An empty concourse at Sydney Airport, Australia. Photo / Getty Images
Two women who flew from Sydney to Melbourne while infected with Covid-19 have been thrown into hotel quarantine and fined $5700 each.
The women were allowed to board QF471 on Monday afternoon despite having the wrong permits, news.com.au revealed.
The permits were not checked before boarding at Sydney domestic airport.
Authorities in Victoria checked their documents when they arrived. They discovered that the pair were from a red zone but were carrying permits from a green zone.
In normal circumstances the pair would have been put on a return flight to Sydney but given the time of arrival there were no return flights.
They were transferred to hotel quarantine in Melbourne and tested positive to Covid-19.
Both were handed on the spot fines totalling more than AU$10,000.
BREAKING: Victorian COVID-19 Commander Jeroen Weimar says two women who flew from Sydney to Melbourne on Monday (QF471) are positive for Covid-19. Both stopped by police, had wrong permits, moved to HQ and issued $5452 fines. Had they not been stopped... @newscomauHQ
Victoria's Covid-19 Commander Jeroen Weimar said he was "frustrated" that the pair were able to fly without being properly checked and that he does not know what they were thinking.
"What on earth they thought they were doing, I can only speculate," Mr Weimar told reporters on Thursday.

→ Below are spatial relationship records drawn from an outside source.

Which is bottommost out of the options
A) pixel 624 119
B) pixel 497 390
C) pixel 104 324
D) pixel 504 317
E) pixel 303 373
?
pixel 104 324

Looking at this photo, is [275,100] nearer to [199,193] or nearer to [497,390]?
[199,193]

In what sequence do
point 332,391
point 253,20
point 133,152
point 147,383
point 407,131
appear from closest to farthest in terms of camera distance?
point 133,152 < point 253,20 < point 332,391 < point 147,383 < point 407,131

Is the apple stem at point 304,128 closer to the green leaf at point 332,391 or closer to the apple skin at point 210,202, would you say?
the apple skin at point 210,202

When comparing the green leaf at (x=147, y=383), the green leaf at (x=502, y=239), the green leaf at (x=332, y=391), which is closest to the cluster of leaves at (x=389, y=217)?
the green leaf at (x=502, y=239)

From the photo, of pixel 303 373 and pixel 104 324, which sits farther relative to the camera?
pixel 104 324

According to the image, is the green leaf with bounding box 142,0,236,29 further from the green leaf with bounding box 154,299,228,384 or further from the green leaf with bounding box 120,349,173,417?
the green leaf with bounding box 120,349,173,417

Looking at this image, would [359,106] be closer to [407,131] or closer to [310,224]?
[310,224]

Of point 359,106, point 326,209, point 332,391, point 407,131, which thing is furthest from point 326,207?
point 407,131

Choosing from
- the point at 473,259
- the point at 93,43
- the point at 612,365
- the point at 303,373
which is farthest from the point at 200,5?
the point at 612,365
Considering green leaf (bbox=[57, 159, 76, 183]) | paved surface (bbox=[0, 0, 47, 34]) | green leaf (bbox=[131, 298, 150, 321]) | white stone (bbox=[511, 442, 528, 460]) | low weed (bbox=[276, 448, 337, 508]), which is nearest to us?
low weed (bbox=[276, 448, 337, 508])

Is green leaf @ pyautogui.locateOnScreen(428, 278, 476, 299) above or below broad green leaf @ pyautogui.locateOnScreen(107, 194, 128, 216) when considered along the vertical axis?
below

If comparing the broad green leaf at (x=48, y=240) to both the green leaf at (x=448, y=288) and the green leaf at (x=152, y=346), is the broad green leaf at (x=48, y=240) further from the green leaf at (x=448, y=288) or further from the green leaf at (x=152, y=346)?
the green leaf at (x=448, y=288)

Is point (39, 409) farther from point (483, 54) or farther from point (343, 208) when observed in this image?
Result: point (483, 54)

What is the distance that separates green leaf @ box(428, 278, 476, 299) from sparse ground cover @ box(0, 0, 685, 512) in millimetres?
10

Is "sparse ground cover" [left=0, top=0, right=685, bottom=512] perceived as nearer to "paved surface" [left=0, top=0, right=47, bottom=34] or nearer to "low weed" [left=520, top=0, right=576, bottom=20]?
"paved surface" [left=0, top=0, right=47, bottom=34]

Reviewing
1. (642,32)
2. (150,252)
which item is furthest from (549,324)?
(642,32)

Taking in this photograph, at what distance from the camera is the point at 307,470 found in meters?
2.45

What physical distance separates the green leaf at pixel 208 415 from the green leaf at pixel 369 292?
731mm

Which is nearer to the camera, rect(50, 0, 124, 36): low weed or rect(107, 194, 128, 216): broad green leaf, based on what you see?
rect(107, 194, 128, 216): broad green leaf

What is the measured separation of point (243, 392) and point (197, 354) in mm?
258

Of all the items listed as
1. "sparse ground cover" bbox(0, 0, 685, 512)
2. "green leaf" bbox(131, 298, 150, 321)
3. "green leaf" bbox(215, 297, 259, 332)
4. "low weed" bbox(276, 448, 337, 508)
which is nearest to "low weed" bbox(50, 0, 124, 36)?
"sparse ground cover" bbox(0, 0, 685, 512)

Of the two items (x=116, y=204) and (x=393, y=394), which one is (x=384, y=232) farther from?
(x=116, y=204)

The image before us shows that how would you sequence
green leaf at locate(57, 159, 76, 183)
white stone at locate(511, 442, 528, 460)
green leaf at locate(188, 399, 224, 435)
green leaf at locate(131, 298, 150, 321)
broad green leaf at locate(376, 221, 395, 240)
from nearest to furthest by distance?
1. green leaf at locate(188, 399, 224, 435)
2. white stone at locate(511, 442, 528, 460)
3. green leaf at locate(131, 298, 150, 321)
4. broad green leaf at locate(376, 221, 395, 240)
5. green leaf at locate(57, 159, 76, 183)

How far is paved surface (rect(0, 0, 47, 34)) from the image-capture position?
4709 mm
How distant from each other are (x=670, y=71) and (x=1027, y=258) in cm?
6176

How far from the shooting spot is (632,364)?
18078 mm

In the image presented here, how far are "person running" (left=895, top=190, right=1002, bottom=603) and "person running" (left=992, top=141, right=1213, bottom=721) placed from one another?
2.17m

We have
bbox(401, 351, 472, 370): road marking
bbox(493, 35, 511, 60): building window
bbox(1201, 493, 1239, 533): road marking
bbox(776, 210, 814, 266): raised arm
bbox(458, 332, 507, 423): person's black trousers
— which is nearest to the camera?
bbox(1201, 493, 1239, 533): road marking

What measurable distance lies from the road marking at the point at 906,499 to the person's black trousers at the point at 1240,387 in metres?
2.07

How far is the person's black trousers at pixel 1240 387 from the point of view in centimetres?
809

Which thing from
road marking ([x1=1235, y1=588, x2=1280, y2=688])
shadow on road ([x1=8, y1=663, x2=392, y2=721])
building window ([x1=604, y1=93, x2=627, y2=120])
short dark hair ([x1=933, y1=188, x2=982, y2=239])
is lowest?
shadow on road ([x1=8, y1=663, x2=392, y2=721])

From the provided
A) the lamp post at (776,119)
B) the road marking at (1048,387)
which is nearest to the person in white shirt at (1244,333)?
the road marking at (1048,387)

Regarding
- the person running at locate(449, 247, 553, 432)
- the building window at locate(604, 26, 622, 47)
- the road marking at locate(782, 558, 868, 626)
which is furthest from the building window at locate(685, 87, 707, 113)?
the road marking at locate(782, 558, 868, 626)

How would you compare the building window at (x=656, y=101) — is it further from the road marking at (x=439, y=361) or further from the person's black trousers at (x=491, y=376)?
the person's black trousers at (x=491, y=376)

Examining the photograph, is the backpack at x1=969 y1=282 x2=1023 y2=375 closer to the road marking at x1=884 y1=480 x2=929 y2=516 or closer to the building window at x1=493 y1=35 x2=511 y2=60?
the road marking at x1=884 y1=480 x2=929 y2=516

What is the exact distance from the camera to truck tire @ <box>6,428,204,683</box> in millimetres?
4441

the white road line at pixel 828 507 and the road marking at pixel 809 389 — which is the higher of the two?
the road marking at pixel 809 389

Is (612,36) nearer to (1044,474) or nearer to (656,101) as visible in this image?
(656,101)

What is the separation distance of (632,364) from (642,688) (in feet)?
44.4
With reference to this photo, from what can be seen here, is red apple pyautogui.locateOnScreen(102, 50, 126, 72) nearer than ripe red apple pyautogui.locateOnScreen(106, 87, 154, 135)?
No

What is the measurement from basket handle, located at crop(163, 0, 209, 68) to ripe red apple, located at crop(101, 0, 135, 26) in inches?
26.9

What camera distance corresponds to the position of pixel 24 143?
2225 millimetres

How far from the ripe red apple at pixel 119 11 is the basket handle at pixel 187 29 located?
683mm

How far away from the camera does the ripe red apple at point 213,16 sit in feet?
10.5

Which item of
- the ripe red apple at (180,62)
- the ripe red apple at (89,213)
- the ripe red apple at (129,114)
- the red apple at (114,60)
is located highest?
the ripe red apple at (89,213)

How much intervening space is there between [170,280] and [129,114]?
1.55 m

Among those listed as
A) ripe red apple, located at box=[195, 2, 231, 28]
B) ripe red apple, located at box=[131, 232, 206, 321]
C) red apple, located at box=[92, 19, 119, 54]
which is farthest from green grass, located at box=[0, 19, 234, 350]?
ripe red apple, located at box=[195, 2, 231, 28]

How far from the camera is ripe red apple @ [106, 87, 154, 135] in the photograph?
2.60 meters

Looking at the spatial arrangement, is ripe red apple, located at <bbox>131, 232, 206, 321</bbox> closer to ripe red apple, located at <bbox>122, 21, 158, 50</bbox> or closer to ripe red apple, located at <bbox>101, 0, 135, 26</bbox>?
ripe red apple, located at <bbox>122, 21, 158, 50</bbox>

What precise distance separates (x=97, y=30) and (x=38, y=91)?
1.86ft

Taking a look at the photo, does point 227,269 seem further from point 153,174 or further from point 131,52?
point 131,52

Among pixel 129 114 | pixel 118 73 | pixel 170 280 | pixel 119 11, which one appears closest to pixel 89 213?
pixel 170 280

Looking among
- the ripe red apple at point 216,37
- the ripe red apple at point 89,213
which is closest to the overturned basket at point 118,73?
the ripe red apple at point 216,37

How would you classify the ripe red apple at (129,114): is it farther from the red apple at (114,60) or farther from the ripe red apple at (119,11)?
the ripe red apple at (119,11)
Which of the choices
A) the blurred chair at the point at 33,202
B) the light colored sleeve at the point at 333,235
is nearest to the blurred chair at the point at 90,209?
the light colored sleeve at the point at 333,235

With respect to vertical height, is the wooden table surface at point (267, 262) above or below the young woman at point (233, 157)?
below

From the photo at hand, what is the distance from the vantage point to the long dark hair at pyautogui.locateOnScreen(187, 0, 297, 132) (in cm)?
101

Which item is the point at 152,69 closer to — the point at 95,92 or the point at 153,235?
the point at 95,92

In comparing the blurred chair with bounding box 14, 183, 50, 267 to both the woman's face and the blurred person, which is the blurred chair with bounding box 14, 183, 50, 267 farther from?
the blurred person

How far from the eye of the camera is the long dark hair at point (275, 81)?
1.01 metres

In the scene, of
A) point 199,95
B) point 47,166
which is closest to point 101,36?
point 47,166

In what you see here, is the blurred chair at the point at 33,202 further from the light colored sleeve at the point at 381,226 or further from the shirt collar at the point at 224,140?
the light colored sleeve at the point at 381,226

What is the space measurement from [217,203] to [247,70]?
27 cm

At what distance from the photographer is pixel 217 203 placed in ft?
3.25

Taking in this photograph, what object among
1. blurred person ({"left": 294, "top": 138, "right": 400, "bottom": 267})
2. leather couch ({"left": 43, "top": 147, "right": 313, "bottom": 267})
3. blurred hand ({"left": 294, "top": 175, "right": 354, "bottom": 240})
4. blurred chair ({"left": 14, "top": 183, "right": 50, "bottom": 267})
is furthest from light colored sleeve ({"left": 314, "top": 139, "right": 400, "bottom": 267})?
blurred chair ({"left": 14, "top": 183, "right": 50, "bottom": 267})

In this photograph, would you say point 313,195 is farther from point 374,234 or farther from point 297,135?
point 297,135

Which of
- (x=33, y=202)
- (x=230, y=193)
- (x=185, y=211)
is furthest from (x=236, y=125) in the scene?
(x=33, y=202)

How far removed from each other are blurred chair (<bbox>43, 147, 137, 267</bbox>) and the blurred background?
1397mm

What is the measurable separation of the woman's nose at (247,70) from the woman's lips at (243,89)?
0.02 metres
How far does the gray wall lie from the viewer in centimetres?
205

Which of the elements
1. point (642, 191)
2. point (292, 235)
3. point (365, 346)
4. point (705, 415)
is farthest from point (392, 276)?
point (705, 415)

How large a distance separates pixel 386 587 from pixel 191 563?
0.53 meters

He said the Victorian Government has been trying hard to "implore" airlines to do the right thing when checking permits from red zones but "it is a frustration … it is a waste of everybody's time."
Forty-six passengers on the flight have been contacted by the Department of Health and are being tested.
They are all required to stay in isolation for a period of 14 days and get tested again on day 13.
"It was a fairly late arriving flight," Mr Weimar said. "I suspect there was no returning flight to put them back onto.
"We do try usually to put them back on. In this case, a decision was made on the spot to put them into hotel quarantine. I'm glad we did. In this particular place, hotel quarantine was the best place for them.
"We'd have done nobody a service by putting them on yet another plane and back into the Sydney community."
He said authorities were exploring "testing protocols from red zone arrivals" that would allow people to be tested before flying into Victoria.
"We are looking at whether we can do more on the spot testing at the airport. This is why we have people check whether they are entitled to be here."
He said the passengers "should not have left in the first place".
Victoria recorded 21 new local cases on Thursday. Of those, 17 are linked to existing clusters and 15 were in quarantine for their entire infectious period.
Melbourne entered its second week of lockdown on Thursday morning.